5. Dans le secteur UEa, seules sont autorisées les activités liées à l’artisanat et au commerce de détail pour la partie “bâtiments”. Dans le cas de renouvellement urbain, la construction nouvelle ne devra pas se situer en aléa plus important que la construction actuelle, les vitesses et hauteurs d’eau ne devront pas être supérieures à celles calculées au droit de la construction existante démolie. Les planchers des surfaces d’un bâtiment accueillant du public et de l’activité commerciale devront être situés au minimum à la côte TN + 1,20 mètres. Une rampe d’accès au bâtiment conforme à la règlementation en vigueur sera autorisée. Dans le cas de réalisation de quai de chargement ou de déchargement nécessaires à l’activité, le calage du plancher sera à un minima à la côte TN+1 mètre. La réalisation de bâtiments accueillant du public et de l’activité commerciale ainsi que ses annexes devront prendre place en dehors de la zone inondable d’aléa très fort de la carte d’état des aléas de synthèse ARTELIA en janvier 2024. Les sous-sols sont interdits, seuls les vides sanitaires seront tolérés.
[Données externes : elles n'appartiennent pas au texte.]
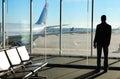 Homem de negócios waiting o seu voo no aeroporto Fotografia de Stock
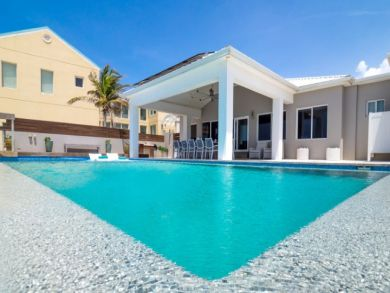 Luxury Four Bedroom Vacation Beach Villa Sleeps 12 Guests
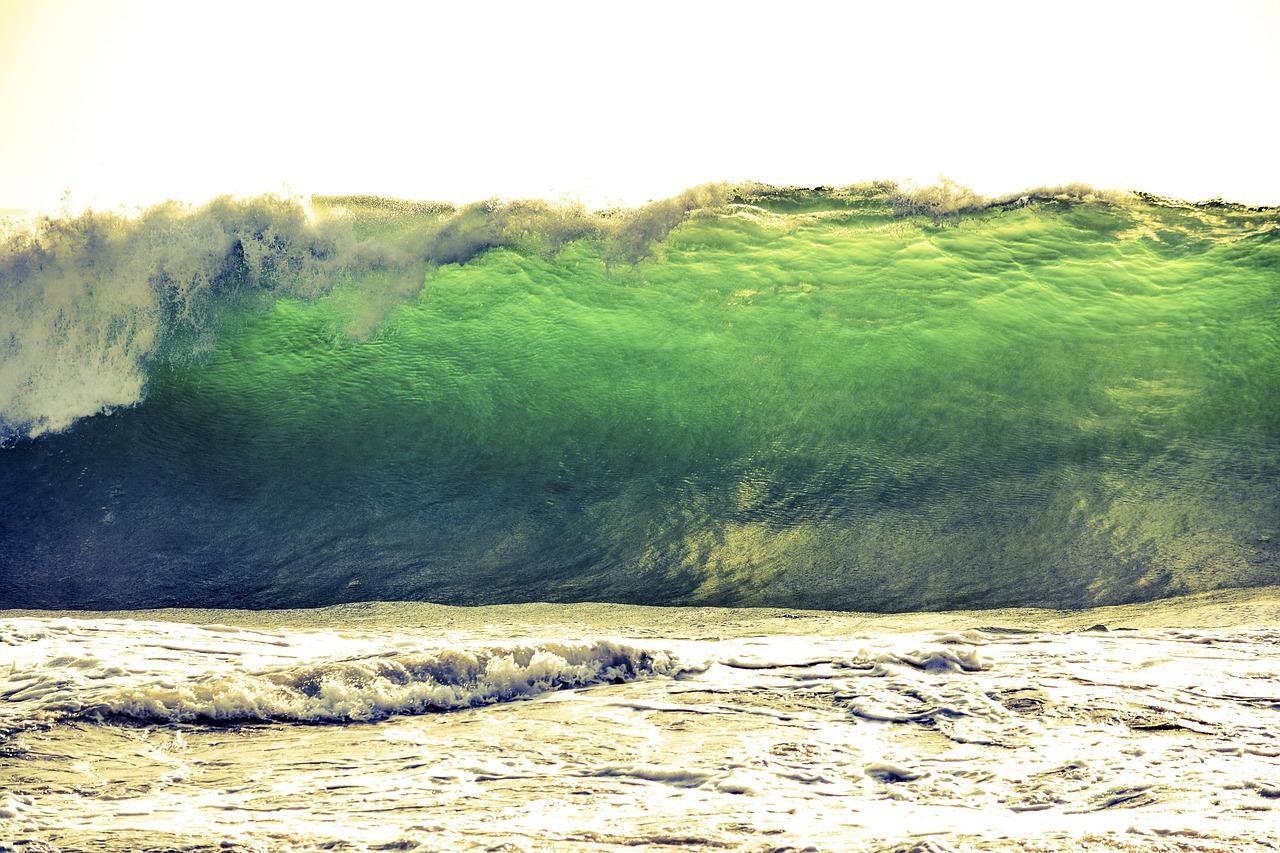 tsunami-3638845_1280.jpg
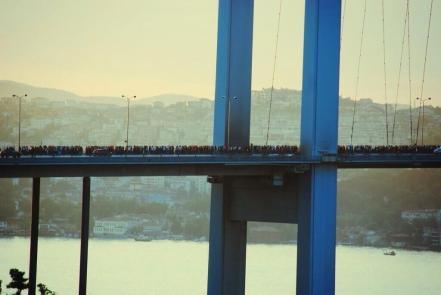 Η γέφυρα του Βοσπόρου γεμάτη από διαδηλωτές που τη διασχίζουν  #occupygezi pic.twitter.com/Qqsz7VQawj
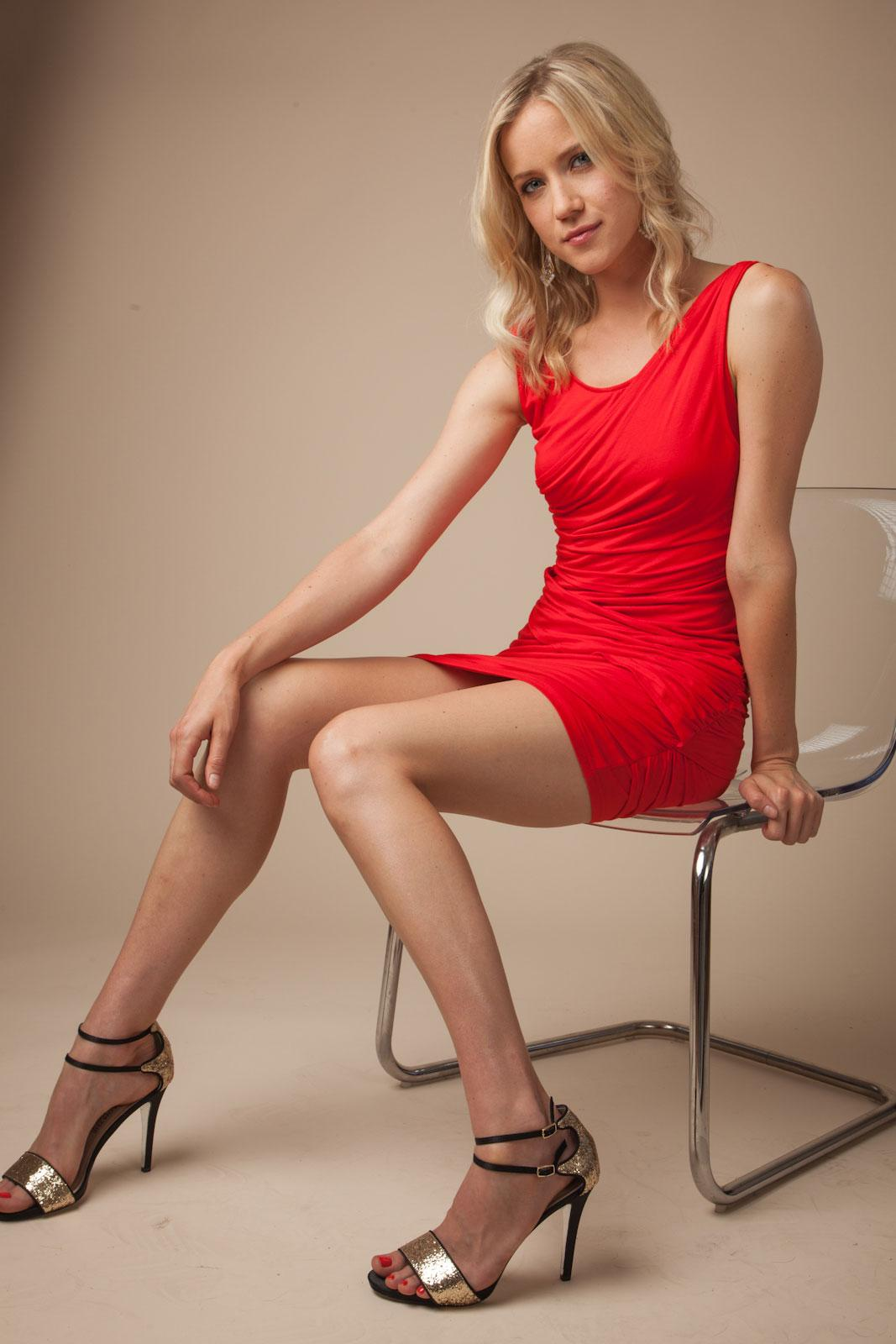 Jessy Schram en mini-robe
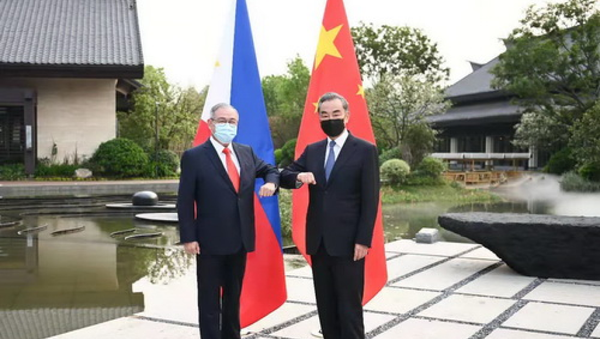 Chinese State Councilor and Foreign Minister Wang Yi held talks with Philippine Foreign Secretary Teodoro Locsin in Nanping City, Fujian Province on April 2, 2021. - Sputnik International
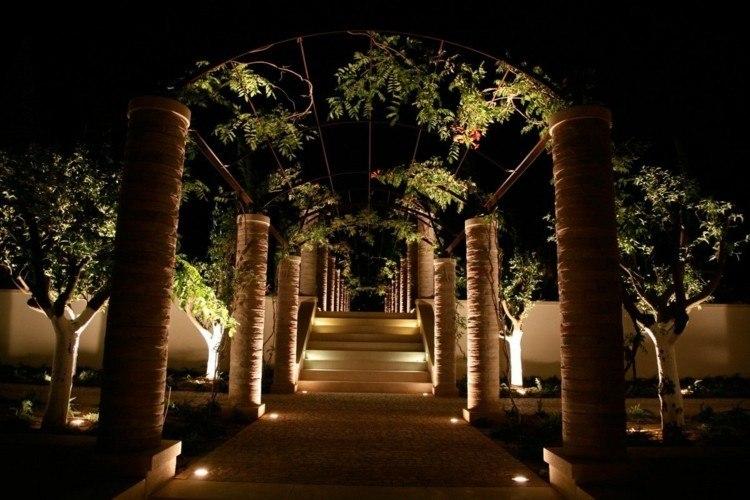 jardines bombillas led ideas plantas arcos escalones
6. Dans le secteur UEb, seule est autorisée la réalisation de places de stationnement liées à l’artisanat et au commerce de détail. La réalisation de places de stationnements « électriques » peut être envisagée sous réserve : - Que les places créées soient aménagées hors zone inondable d’aléa très fort de la carte

d’état des lieux produite par ARTELIA en janvier 2024, - Que le calage des bornes de recharge en zone inondable soit effectué au-dessus de la

côte de référence, soit TN+1 mètre (ou au minima, les équipements sensibles, organes de sécurité, disjoncteurs, etc.), La mise en place d’un panneau informant de l’inondabilité du parking doit être réalisée. De plus, un plan d’évacuation et d’alerte du site devra accompagner cet aménagement. La réalisation de panneaux photovoltaïques de type ombrière conformément à la Loi Climat et Résilience.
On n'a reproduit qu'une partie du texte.